To ensure this is not an idle threat we need to prepare to Get the Vote Out in the re-ballots that will start on 17 March.
For the summer term, all forms of action should be considered. If we decide to do a marking and assessment boycott, we will need to make it clear to employers that we will regard 100% pay docking as a lockout which would trigger more strikes. An assessment boycott could run alongside a programme of rolling action whereby members are called out on a regional basis across the country on a weekly basis, creating a ‘Mexican wave’ effect across the UK leading to more national strike action.
If we are successful in getting across the thresholds again our ballots will last until mid-November. We should make it clear we will be hitting the beginning of next term with further strikes.
At this point we should not rule anything out. The best way to have a united discussion on strategy would be to call a national delegate meeting of striking branches to follow the publication of results of the re-ballots.
We are not alone
The day our re-ballots open will coincide with the announcement of the result of 100,000 CWU postal workers’ strike ballot. Civil servants in PCS are set to hold ballots for national strikes and our colleagues in FE will start their national ballot over pay at the end of March.
We have had magnificent solidarity from the movement so far, and there is plenty more to come. The whole of the trade union movement wants us to win this one. Our members have made a massive investment in this strike.
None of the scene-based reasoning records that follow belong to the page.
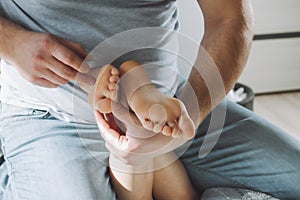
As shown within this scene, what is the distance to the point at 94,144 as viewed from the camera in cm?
96

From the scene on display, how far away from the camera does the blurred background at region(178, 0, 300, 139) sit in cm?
223

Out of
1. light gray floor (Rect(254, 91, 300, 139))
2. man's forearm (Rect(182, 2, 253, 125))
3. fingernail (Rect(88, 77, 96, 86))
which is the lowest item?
light gray floor (Rect(254, 91, 300, 139))

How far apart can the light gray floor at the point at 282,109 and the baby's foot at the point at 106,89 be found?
53.6 inches

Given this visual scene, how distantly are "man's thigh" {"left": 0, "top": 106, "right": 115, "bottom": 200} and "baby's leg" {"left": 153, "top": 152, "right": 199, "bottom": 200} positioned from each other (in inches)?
4.8

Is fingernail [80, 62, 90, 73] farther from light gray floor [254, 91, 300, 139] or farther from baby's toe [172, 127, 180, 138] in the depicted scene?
light gray floor [254, 91, 300, 139]

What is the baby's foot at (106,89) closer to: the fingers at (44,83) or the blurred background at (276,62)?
the fingers at (44,83)

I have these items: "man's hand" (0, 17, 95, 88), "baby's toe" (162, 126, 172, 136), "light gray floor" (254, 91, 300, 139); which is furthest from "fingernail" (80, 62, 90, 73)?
"light gray floor" (254, 91, 300, 139)

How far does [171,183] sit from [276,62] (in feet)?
4.94

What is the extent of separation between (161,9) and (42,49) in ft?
0.92

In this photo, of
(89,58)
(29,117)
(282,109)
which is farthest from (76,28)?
(282,109)

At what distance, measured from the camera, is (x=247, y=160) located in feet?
3.46

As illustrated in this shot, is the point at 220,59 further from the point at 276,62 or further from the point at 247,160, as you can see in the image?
the point at 276,62

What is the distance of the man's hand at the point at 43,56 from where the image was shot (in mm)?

Let’s get a result to show the employers we have teeth and that any further attacks on UCU members will meet implacable resistance. For casualised staff, women and BME members, for our members overburdened by unreasonable workloads we cannot afford to step back or deal with these issues ‘some other time’. If our employers sense weakness they will seek to make conditions even worse. Covid-19 shows what is at stake. The employers will make us pay for their crisis if they can.
We can shift the employers only if they know they can’t rely on the anti-union laws to wait us out. We have to be prepared to escalate our action.
Let’s Get the Vote Out and make it clear that more strikes and ASOS will follow if our employers refuse to offer us what we deserve and they can afford.